Framing ocean preservation as an inseparable component of global economic fairness, and providing a structured path forward for international maritime law, the Ghanaian delegation presented five core principles intended to form the baseline of future global ocean governance, pitching them as an interconnected philosophy of international cooperation.
The first principle, equity, demands that the financial profits generated by the global maritime economy are no longer extracted exclusively by wealthy nations, ensuring that coastal states receive fair compensation and protection.
This is tied directly to the second principle of stewardship, which replaces short-term exploitation models with a long-term commitment to ecological preservation. The third principle, scientific sovereignty, directly addresses the knowledge imbalance between the Global North and Global South.
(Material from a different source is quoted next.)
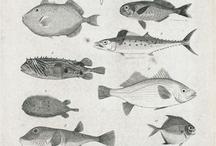 Biological Illustrations / I Love  ;-)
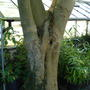 Ash Tree Trunk (Fraxinus excelsior)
Hon. Arthur argued that African states must stop acting as mere consumers of foreign oceanographic data and instead be supported with direct technology transfers and digital infrastructure investments to generate and apply their own marine insights.
The fourth and fifth principles focus on the human and security elements of ocean governance: the formal recognition of indigenous wisdom and the establishment of collective security, as indigenous coastal communities possess generations of sustainable conservation knowledge that must be integrated directly into high-tech modern policy design.
Anchoring its national agenda within this multi-layered framework, Ghana is redefining the expectations for international environmental diplomacy.
The Minister’s message at the Paris summit was clear: true ocean conservation cannot exist without institutional fairness, and multilateralism can only heal its current fractures when it respects the sovereignty and livelihoods of the people who live by the sea.